Le 24 janvier, l’attaque sur Saké débute avec un mode d’action proche de celui des combats de février 2024. La défense relativement faible de la localité est saturée avant qu’une attaque en force partie du nord ne permette au M23 d’entrer en ville. Malgré une contre-attaque de la SAMI-RDC, le 25 janvier, la dernière position défensive à l’ouest de Goma, tenue par la MONUSCO et les agents d’une société militaire privée au service des FARDC, cède. À cette occasion encore, les RDF et le M23 appliquent le niveau de pression tactique nécessaire et suffisant sur la MONUSCO afin de garantir qu’elle ne s’engage pas significativement dans les combats.

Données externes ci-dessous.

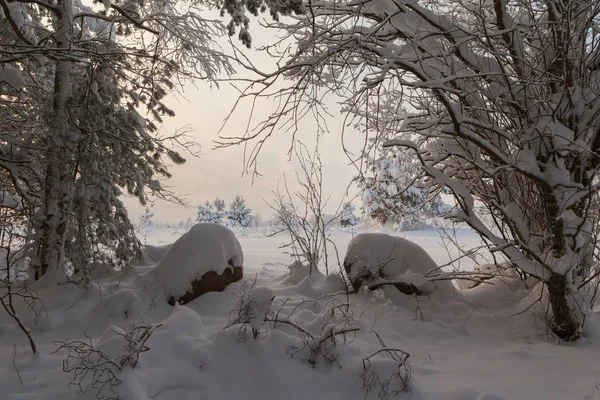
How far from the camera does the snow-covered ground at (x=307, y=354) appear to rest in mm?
3020

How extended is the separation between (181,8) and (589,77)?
7339 millimetres

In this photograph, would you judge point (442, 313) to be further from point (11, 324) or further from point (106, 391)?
point (11, 324)

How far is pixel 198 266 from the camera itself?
550cm

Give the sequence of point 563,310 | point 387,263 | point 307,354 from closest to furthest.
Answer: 1. point 307,354
2. point 563,310
3. point 387,263

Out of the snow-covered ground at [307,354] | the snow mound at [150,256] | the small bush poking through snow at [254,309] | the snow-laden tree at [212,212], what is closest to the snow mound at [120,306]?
the snow-covered ground at [307,354]

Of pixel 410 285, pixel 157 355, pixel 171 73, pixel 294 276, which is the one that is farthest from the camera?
A: pixel 171 73

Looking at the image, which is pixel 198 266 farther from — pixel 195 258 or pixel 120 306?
pixel 120 306

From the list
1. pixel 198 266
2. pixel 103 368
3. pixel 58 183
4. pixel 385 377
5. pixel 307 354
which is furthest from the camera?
pixel 58 183

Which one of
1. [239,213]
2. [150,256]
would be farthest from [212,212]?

Les opérations à l’ouest focalisent les attentions et dissimulent les préparatifs d’une offensive sur Goma, pourtant toujours considérée comme improbable. Le 15 janvier, une attaque des RDF permet la saisie d’une position défensive clé sur les pentes du volcan Nyiragongo. Dès cette date, Goma est en réalité virtuellement une ville ouverte.
Le 26 janvier, le M23 attaque au nord et permet à une brigade des RDF de franchir la frontière et de saisir l’aéroport de Goma. Les FARDC se trouvent alors seules, acculées à une défense de la ville, alors que les positions périphériques s’effondrent et que les troupes refluent en désordre. Le 28 janvier, la bataille de Goma cesse avec la reddition des dernières unités FARDC et l’intervention politique des puissances du conseil de sécurité.

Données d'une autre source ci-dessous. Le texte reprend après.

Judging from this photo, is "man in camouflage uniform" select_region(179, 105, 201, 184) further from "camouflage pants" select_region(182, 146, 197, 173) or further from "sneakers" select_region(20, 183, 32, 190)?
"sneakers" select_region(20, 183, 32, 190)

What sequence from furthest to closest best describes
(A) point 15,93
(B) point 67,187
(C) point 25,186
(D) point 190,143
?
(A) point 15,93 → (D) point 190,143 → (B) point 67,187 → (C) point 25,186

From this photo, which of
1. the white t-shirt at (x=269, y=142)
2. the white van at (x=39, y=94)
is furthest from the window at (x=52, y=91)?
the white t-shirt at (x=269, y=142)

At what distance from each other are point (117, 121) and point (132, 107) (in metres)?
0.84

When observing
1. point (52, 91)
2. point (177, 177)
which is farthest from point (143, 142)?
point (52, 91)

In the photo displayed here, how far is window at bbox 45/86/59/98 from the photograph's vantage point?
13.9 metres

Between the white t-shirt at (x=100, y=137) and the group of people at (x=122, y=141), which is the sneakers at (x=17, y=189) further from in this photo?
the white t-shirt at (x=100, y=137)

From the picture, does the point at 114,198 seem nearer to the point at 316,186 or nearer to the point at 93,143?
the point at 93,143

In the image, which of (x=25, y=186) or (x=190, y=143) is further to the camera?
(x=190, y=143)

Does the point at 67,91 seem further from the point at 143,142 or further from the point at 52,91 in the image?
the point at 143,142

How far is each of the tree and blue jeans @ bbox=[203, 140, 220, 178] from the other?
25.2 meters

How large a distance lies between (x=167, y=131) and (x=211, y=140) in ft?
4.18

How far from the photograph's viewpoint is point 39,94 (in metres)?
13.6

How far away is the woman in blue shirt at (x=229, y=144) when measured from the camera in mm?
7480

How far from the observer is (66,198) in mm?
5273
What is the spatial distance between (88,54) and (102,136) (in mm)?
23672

Le M23 et les RDF ont démontré une parfaite maîtrise du tempo stratégique, jouant de la permissivité pour combiner les opérations en une remarquable campagne hybride. L’analogie de Gérard Araud, ancien ambassadeur de France au Rwanda, qualifiant le pays de « Prusse des Grands Lacs », trouve donc un écho également dans le champ opératif. Toutefois, on ne peut comprendre la complète victoire militaire du M23 et, avec lui, de son soutien rwandais, sans admettre de façon critique une forme d’aveuglement de ses adversaires.
Alors que les conséquences directes de la chute de Goma sont encore difficiles à mesurer et que la campagne se poursuit au Sud-Kivu, un renversement de la situation militaire passerait d’abord par l’acceptation des capacités de planification opérative du M23 et de ses mentors rwandais.